Перед тем, как провалиться в сон, Соня дала себе слово придумать, чем можно помочь Кустовскому. Затем ей вспомнилась его фраза: "Зоя, думаю, подозревает, но пока молчит". Интересно, о чем еще молчит Зоя Голубова?
Если не с первыми, то со вторыми лучами солнца в санитарном поезде все были уже на ногах. Зою Соня застала в купе, где хранились медикаменты. "Вот и хорошо, - подумала Соня, - разберемся, не сходя, так сказать, с места".
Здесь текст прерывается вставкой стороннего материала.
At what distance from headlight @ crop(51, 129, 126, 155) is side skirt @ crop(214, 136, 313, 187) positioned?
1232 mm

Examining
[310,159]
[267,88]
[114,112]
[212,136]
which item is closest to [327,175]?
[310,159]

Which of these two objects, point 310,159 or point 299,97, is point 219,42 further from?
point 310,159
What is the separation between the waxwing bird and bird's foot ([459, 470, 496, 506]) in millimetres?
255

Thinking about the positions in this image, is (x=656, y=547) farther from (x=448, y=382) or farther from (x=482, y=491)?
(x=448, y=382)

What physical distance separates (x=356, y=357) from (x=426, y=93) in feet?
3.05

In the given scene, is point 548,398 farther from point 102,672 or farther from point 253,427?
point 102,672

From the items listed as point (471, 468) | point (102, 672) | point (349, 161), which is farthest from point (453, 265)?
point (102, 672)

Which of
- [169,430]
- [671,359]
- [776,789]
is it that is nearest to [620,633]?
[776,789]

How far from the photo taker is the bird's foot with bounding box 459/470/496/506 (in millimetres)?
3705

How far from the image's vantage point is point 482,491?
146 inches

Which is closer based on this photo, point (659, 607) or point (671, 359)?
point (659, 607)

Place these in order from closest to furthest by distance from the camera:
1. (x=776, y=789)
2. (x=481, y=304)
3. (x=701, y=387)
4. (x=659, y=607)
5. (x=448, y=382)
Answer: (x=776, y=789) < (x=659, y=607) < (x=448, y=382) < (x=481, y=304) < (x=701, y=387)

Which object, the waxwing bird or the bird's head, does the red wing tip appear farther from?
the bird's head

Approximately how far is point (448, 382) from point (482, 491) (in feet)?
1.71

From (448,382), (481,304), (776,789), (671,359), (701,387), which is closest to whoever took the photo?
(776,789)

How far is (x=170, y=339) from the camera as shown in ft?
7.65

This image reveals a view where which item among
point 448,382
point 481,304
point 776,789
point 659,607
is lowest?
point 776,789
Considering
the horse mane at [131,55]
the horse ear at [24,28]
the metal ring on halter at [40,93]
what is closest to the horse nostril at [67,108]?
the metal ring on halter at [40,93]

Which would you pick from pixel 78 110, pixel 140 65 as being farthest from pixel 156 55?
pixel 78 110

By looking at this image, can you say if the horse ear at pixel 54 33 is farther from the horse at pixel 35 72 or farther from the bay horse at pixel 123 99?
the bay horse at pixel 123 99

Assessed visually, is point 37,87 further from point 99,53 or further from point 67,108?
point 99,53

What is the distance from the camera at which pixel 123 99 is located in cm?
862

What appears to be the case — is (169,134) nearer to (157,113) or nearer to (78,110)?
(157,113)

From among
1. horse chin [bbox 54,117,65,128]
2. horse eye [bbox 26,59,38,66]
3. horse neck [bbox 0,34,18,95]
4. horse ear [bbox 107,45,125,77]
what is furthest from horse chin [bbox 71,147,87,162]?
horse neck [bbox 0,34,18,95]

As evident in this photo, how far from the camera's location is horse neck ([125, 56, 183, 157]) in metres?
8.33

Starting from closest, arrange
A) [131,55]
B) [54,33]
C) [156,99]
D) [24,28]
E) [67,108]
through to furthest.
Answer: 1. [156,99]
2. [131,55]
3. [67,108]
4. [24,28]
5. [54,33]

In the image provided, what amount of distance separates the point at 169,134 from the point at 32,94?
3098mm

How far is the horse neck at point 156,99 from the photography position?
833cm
- Зоя, скажи, ты ведь сидела возле прапорщика Чарницкого неотлучно, правда? Никуда не отходила? - вкрадчиво спросила Соня, краем глаза окидывая купе. Все склянки стояли на полках идеально ровными рядами.
- Разумеется, не отходила, - пожала плечами Зоя. - Почему ты спрашиваешь?
Повернувшись к Соне спиной, она стала перекладывать с места на место коробки с лекарствами.
- А вот ефрейтор Мальцев сказал, что, пока он его обмывал, ты отсутствовала.
- Ну, может, и отошла на минутку, что такого-то? Я же раненого не одного оставила, а с помощником санитара! - раздраженно сказала Зоя.
- То есть одного ты его не оставляла? - уточнила Соня. Зоя отрицательно мотнула головой. - А при тебе к нему, кроме врачей и санитаров, кто-нибудь подходил?
- Не-ет...
- А Мальцев сказал, что...
- Да что ты ко мне пристала со своими расспросами? Только работать мешаешь! - вспылила Зоя. - Тебе заняться нечем? О живых нужно думать, а не о покойниках!
- Я сейчас уйду, честное слово, - примирительно сказала Соня. - Ответь, пожалуйста, еще только на один вопрос. У тебя вчера никто не просил склянку с морфием? Нет? А в купе с медикаментами ты никого не впускала?